In zijn nawoord schuwt Stoker het anekdotische niet (Pessoa die bij voorkeur staande aan een hoge ladekast schreef) en gaat hij het door Pessoa gekoesterde imago van de romantische kunstenaar (eenzaam maar geniaal) niet uit de weg. Hij geeft echter vooral aan dat er bij verschillende edities van Boek der rusteloosheid al te gretig uit de ‘arca’ van Pessoa werd geput “waardoor er dingen binnengeslopen (waren) die daar helemaal niet thuishoren.” Dingen die voor het overgrote deel niet in de Nederlandse editie van zijn bekendste werk werden opgenomen maar volgens Stoker interessant genoeg blijven om ze op te nemen in deze Kroniek van een leven dat voorbijgaat.
Voor Fernando Pessoa is het leven een droom maar ook “een eindeloze interpretatie van het leven.” Waarbij het geheugen, de verbeelding en de intelligentie drie van deze interpretaties vormen. Het spel met contradicties en vermommingen (zijn gevarieerd oeuvre is opgebouwd met heteroniemen), met spitse oneliners en enigmatische maskers, is voor Pessoa een manier om te leven en om te scheppen.

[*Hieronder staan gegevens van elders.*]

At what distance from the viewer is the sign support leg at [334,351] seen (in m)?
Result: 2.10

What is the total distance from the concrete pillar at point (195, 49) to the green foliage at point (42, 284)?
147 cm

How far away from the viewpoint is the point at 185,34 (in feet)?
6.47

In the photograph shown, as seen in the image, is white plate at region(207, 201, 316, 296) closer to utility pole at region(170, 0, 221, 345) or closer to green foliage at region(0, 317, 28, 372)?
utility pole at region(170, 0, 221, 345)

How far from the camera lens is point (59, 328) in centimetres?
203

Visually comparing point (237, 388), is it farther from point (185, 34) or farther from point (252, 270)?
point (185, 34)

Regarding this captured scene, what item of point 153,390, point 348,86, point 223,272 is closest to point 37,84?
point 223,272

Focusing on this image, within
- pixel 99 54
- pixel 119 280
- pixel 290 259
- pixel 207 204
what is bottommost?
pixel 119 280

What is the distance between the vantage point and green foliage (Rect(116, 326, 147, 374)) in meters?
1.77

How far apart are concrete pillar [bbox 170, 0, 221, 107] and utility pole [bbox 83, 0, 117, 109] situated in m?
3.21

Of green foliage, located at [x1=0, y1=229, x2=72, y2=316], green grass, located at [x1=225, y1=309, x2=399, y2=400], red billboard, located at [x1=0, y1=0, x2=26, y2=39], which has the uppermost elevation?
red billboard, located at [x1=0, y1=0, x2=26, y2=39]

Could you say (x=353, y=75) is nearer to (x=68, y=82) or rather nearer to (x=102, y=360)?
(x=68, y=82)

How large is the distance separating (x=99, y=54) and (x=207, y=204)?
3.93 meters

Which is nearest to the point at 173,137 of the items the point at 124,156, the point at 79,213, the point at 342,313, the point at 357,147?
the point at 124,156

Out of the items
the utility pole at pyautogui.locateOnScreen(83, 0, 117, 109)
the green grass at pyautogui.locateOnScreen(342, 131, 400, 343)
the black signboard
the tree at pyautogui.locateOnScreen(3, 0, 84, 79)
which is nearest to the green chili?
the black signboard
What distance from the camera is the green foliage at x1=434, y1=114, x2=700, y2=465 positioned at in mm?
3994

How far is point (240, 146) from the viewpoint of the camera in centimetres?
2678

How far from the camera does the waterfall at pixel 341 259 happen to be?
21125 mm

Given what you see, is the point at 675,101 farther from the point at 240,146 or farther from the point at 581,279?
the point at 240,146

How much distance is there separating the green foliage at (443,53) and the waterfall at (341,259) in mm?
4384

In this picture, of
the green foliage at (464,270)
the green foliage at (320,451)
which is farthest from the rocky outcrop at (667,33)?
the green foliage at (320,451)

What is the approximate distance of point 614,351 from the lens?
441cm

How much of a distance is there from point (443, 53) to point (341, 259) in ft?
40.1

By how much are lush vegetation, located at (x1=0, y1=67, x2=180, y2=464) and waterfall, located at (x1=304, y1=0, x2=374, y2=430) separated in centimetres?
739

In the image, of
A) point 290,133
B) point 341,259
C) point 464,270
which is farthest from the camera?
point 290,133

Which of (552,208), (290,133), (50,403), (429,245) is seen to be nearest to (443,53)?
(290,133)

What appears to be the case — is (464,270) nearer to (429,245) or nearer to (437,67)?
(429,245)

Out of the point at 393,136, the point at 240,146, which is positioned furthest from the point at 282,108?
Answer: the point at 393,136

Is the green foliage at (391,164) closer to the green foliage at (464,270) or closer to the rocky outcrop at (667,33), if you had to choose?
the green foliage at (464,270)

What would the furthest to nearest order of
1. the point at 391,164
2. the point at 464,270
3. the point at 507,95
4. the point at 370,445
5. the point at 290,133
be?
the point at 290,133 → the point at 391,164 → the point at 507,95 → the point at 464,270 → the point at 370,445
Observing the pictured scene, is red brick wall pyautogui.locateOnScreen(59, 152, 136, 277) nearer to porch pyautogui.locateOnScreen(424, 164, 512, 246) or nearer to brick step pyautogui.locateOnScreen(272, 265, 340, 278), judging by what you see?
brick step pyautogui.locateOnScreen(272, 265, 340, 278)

“De maskers onthullen de werkelijkheid van de zielen,” onderstreept hij, “zolang niemand ziet wie we werkelijk zijn, kunnen we ongehinderd over de meest intieme aspecten van ons leven vertellen.” Of poëzie zien in bierglazen, sigaretten en onbenullige detectiveromans. Via de wereld wou Pessoa zichzelf vinden. Zijn centrale thema, de man die naar zichzelf zoekt en niet weet wie hij is, vormt de onderstroom van Kroniek van een leven dat voorbijgaat. We lieten/laten ons graag meevoeren door de maalstroom aan emoties die daarbij aan de oppervlakte komt. Maar in ons achterhoofd speelt Pessoa’s bekentenis: “Zo diep kunnen voelen is een vloek.”
Synopsis
Een bundel met dagboeknotities uit de nalatenschap van de Portugese schrijver Fernando Pessoa (1888-1935), bestaande uit filosofische overpeinzingen en korte, vaak onafgemaakte essays, fantastische ideeën en commentaren op de tijd waarin hij leefde.